(Tarifliche) Arbeitszeitüberschreitung

Hallo,

es gibt folgende theoretische Situation:

Ein Mitarbeiter (Ingenieur), tariflich angestellt (35 Std-Woche), arbeitet länger als die vertraglich vereinbarten 7 Std. am Tag und dokumentiert die Überstunden nicht.
Eine automatische Zeiterfassung existiert nicht, wohl jedoch ein „manuell“ zu bedienendes Zeiterfassungssystem (Pflicht).
Der Vorgesetzte duldet dies - und ordnet es damit letztlich an(?)

Der Mitarbeiter hat nach 8 Std. einen Unfall (fällt die Treppe runter). Und es ist für die Berufsgenossenschaft z.B. anhand von Emails nachzuvollziehen, dass er 8 Std. gearbeitet hat.

Konsequenz für den Mitarbeiter?
Ist dies von der Berufsgenossenschaft noch abgesichert?

Konsequenz für den Vorgesetzten?
Personalabteilung mit Betriebsrat mahnen ab, weil gegen tarifliche Vereinbarungen verstoßen wurde?
(Arbeitszeitgesetz wurde eingehalten, also kein gesetzlicher Verstoß!)
Kann er deshalb NICHT für die Folgekosten des Unfalls (seitens Berufsgenossenschaft) persönlich haftbar gemacht werden?

Für begründete Kommentare (rechtl. Bezug) sehr dankbar!

Hallo Holger,

Konsequenz für den Mitarbeiter?
Ist dies von der Berufsgenossenschaft noch abgesichert?

Natürlich.

Konsequenz für den Vorgesetzten?

Keine, denn ein 8h Arbeitstag ist keine Überschreitung irgendwelcher Festlegung (sondern durchaus normal bei 35h-Verträgen:wink:)
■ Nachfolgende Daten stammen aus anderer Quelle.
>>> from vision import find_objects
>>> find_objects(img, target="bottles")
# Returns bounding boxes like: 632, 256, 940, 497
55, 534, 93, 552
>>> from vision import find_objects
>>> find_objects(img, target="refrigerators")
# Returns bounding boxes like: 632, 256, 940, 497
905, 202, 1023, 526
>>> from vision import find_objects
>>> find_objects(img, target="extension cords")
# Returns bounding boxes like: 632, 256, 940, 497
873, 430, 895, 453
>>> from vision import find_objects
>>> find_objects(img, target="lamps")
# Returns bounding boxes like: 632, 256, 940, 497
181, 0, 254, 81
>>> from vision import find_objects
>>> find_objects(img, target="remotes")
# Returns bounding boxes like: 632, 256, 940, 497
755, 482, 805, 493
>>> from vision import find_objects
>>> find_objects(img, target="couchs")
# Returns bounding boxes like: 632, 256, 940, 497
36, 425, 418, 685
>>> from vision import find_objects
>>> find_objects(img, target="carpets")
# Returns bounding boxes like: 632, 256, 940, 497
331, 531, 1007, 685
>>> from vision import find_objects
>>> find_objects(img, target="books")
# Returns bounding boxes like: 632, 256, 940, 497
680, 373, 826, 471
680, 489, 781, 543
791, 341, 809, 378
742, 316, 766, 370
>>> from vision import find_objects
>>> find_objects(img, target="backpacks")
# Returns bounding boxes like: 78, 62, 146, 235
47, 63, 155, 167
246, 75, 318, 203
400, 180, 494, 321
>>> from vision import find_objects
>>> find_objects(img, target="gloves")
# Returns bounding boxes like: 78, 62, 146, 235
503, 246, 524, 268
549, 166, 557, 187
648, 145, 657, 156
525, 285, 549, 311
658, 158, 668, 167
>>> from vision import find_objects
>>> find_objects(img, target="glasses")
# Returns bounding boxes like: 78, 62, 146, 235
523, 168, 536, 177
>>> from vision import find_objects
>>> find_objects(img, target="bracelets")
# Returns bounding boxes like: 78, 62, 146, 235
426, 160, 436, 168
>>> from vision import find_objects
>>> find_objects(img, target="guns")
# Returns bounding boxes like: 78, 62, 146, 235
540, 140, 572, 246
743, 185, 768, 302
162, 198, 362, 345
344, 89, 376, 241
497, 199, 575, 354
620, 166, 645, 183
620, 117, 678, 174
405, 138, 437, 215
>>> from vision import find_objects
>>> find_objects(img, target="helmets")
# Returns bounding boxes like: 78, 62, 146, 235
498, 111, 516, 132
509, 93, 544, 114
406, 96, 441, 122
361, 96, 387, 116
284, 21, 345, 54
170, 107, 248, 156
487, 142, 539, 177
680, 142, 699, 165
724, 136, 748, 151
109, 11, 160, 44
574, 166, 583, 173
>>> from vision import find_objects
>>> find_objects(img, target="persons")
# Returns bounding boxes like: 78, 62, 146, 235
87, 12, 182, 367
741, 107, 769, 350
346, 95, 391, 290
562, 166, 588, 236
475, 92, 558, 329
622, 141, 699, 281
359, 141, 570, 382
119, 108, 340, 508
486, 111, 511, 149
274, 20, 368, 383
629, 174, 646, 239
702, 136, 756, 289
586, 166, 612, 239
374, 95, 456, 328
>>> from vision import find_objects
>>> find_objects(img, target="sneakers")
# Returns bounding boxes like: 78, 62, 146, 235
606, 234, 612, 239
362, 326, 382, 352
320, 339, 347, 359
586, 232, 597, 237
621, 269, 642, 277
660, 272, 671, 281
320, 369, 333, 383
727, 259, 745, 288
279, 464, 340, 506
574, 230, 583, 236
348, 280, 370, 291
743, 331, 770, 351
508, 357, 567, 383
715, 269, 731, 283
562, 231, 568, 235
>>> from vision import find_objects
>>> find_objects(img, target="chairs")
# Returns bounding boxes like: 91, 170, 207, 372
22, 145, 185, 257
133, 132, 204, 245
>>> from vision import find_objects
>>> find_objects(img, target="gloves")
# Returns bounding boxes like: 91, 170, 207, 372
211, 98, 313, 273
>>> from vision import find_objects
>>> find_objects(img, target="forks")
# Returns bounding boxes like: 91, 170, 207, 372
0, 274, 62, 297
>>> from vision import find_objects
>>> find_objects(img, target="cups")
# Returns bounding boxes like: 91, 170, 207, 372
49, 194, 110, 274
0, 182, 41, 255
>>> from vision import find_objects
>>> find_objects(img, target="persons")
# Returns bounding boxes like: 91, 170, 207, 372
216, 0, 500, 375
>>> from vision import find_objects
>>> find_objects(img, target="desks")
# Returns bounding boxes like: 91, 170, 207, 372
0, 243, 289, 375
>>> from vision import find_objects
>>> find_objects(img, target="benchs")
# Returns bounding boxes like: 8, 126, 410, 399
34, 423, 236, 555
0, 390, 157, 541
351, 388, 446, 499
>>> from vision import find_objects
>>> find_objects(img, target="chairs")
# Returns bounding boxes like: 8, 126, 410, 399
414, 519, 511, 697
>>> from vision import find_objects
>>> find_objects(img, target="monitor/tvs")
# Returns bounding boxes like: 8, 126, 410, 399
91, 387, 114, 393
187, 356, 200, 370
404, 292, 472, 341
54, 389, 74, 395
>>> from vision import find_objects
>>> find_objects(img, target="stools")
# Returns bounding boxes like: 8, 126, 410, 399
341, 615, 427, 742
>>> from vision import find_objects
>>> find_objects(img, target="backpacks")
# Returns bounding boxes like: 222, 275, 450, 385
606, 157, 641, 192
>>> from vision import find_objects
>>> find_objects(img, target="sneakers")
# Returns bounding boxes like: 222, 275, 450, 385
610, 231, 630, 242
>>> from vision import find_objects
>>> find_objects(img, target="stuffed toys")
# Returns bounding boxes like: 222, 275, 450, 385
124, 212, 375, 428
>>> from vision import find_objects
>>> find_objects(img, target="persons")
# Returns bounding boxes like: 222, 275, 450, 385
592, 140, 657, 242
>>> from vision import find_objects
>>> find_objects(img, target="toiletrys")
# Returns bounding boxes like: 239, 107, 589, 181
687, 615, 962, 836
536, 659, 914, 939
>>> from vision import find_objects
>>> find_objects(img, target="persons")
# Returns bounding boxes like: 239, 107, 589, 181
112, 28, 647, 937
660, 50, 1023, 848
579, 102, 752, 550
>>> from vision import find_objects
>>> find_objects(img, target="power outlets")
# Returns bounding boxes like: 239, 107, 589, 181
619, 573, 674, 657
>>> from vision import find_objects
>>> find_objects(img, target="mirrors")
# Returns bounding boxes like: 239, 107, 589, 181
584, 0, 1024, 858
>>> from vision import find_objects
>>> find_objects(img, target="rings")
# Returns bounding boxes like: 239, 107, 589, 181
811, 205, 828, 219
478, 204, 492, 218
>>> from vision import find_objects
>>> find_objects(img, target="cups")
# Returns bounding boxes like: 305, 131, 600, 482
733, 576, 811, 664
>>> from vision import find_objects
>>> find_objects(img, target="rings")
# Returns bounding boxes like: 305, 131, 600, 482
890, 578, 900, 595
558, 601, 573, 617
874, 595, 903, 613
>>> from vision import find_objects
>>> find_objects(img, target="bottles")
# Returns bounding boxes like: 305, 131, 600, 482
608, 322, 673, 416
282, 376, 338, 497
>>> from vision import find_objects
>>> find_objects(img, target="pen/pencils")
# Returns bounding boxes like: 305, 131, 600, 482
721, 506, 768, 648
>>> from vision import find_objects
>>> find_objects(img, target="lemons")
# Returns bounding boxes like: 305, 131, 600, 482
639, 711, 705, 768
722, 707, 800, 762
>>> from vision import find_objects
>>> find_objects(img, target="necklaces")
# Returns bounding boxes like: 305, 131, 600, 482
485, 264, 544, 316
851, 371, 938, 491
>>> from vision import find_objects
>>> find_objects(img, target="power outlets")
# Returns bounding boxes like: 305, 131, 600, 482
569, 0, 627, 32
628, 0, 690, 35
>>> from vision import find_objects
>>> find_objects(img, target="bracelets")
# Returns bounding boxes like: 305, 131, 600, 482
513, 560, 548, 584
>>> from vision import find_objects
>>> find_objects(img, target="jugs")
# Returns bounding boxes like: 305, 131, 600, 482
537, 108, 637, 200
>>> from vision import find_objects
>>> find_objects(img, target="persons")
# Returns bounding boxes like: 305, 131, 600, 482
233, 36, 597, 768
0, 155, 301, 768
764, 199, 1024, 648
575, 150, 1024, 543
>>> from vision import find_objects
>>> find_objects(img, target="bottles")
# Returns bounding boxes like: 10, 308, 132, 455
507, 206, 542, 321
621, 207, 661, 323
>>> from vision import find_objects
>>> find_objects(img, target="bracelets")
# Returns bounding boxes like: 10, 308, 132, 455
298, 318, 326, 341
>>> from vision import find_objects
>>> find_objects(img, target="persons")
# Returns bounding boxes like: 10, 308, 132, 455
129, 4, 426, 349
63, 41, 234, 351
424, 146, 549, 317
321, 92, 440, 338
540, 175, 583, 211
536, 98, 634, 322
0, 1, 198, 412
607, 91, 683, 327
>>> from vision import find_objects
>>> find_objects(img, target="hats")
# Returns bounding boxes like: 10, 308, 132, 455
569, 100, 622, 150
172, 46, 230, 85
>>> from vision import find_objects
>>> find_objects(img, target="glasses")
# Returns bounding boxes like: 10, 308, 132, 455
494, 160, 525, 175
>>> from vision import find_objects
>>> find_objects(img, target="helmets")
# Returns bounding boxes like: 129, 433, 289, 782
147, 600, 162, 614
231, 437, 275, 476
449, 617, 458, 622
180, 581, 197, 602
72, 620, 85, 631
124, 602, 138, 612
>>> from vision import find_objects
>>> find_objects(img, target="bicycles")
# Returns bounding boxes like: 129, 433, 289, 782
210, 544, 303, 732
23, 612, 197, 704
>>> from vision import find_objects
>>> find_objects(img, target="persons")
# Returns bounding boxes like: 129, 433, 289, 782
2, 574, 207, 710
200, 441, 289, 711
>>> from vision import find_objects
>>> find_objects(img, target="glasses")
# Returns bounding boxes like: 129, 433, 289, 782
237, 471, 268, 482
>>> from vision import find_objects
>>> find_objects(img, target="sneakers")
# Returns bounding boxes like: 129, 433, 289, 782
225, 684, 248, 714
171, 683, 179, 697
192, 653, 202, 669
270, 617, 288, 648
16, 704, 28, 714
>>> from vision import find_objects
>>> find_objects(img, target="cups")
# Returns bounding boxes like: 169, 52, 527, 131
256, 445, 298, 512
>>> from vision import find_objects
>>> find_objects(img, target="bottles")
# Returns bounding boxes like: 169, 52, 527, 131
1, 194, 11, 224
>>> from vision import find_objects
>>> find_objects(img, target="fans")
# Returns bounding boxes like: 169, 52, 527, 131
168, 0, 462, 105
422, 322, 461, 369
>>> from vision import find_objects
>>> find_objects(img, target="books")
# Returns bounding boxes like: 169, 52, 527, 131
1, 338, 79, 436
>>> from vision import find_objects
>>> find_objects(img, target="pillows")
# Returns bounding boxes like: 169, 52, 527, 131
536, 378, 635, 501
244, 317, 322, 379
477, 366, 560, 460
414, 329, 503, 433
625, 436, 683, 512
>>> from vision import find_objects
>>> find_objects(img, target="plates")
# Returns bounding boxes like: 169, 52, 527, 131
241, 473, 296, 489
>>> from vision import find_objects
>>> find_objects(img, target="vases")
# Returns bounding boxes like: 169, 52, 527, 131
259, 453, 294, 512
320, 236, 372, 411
Schwierig in diesem Zusammenhang wirds erst bei größer 10h am Tag bzw. einer Gesamtarbeitszeit pro Woche von größer 48h. Davon ist aber noch Deiner Beschreibung nicht auszugehen.

Alles im grünen Bereich …

Grüße
Jürgen

Hallo

Personalabteilung mit Betriebsrat mahnen ab, weil gegen
tarifliche Vereinbarungen verstoßen wurde?

Was steht denn konkret in der Abmahnung?

Für mich ist bisher kein Verstoß ersichtlich.